## [Document source]
——————

Il y a aussi à mon sens, de lecteur friand de ce genre littéraire, deux ingrédients qui font la valeur d'un roman construit sur la base d'une enquête policière : la faculté son auteur à me tenir en haleine, à me rendre captif de son intrigue, et puis, et surtout, l'ingéniosité de son dénouement. De poids inégal en terme de chapitres dans l'ouvrage, ils marqueront toutefois autant mon esprit l'un que l'autre. Il est cependant difficile d'évoquer le dénouement d'une intrigue sans en rompre le sortilège. Aussi bien sûr n'en ferai-je rien.

Une chose est certaine à mes yeux, les coïncidences tuent l'intrigue. Aussi bien d'ailleurs que la "happy end", une figure d'optimisme imposée, une faiblesse de l'auteur en quête d'amour de la part de son lecteur. De coïncidence, il en est d'ailleurs question dans le corps de l'ouvrage de Kate Morton. A-t-elle voulu s'en absoudre par précaution ?

——————

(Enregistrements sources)

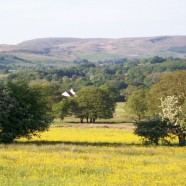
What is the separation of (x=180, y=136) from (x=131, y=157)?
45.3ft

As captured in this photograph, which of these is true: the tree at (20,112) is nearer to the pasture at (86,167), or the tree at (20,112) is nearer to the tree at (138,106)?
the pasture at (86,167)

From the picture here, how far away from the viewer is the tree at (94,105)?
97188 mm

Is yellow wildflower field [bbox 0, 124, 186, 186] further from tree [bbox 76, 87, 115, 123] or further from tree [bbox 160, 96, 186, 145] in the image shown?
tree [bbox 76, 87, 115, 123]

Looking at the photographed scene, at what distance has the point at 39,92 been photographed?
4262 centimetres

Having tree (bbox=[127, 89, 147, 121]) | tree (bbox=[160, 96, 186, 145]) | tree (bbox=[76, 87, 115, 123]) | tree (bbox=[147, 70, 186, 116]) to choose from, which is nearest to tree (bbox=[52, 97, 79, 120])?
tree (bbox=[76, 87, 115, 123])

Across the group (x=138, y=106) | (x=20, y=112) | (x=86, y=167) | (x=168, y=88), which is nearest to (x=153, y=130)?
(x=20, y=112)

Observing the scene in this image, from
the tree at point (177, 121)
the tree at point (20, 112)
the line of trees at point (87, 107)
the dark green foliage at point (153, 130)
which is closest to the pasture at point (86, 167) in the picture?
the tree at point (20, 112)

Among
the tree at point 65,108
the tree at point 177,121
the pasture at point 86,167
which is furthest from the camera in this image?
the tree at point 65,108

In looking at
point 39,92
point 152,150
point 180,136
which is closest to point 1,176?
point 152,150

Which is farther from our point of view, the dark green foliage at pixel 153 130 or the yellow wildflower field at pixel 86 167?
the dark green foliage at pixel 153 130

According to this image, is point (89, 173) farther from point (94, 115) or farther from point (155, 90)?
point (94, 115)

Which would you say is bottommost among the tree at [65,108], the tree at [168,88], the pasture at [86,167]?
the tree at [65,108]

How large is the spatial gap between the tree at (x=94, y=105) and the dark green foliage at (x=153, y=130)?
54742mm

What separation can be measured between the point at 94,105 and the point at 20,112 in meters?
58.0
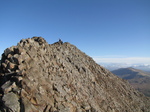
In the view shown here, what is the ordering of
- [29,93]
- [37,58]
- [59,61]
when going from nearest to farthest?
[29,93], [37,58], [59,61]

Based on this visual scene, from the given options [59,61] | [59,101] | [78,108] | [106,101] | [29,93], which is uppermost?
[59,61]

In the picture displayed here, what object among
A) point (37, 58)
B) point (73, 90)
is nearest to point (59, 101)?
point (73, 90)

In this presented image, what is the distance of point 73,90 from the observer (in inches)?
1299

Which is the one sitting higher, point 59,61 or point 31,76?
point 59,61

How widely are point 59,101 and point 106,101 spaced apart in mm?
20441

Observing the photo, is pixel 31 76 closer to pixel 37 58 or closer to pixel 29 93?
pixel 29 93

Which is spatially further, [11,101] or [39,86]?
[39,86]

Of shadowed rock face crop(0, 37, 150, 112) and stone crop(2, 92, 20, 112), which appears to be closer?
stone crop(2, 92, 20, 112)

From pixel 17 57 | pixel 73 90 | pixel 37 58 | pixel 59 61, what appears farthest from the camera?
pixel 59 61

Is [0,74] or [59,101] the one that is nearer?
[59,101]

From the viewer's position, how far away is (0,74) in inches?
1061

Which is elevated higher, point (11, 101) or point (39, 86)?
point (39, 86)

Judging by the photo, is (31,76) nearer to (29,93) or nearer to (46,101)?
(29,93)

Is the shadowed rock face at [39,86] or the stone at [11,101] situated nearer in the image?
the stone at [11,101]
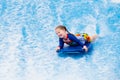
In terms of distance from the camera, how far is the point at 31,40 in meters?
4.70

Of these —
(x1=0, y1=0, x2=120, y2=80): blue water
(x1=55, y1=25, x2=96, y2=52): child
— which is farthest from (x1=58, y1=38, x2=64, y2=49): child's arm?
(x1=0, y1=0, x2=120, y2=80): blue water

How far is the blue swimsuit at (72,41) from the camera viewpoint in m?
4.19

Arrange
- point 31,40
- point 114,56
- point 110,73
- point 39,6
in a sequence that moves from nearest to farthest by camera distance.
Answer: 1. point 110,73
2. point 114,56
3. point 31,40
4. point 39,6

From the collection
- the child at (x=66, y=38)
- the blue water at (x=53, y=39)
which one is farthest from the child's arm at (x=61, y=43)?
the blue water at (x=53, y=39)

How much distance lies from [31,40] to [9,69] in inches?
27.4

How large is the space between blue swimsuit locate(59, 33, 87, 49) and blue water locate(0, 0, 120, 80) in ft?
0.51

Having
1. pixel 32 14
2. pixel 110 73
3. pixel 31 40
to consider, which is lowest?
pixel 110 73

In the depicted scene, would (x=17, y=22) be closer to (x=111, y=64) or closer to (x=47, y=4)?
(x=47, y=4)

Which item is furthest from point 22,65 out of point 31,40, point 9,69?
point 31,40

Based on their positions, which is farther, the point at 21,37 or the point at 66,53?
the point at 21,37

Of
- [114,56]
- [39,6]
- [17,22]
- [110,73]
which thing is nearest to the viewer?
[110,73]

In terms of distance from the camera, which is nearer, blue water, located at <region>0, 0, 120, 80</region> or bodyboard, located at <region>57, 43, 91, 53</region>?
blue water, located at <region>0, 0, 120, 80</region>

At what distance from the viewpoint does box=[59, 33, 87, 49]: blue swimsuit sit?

——————

## [Objectifs]
1 - Reproduisez fidèlement le passage du document source qui commence aux mots « Il y a aussi » et s'arrête après « par précaution ? ».
2 - D'après le document source, dans l'ouvrage de quelle autrice est-il question de coïncidence ?
Les enregistrements forment un matériau distinct du document source.

## [Résultats des tâches]
1 -
Il y a aussi à mon sens, de lecteur friand de ce genre littéraire, deux ingrédients qui font la valeur d'un roman construit sur la base d'une enquête policière : la faculté son auteur à me tenir en haleine, à me rendre captif de son intrigue, et puis, et surtout, l'ingéniosité de son dénouement. De poids inégal en terme de chapitres dans l'ouvrage, ils marqueront toutefois autant mon esprit l'un que l'autre. Il est cependant difficile d'évoquer le dénouement d'une intrigue sans en rompre le sortilège. Aussi bien sûr n'en ferai-je rien.

Une chose est certaine à mes yeux, les coïncidences tuent l'intrigue. Aussi bien d'ailleurs que la "happy end", une figure d'optimisme imposée, une faiblesse de l'auteur en quête d'amour de la part de son lecteur. De coïncidence, il en est d'ailleurs question dans le corps de l'ouvrage de Kate Morton. A-t-elle voulu s'en absoudre par précaution ?

2 - Dans l'ouvrage de Kate Morton.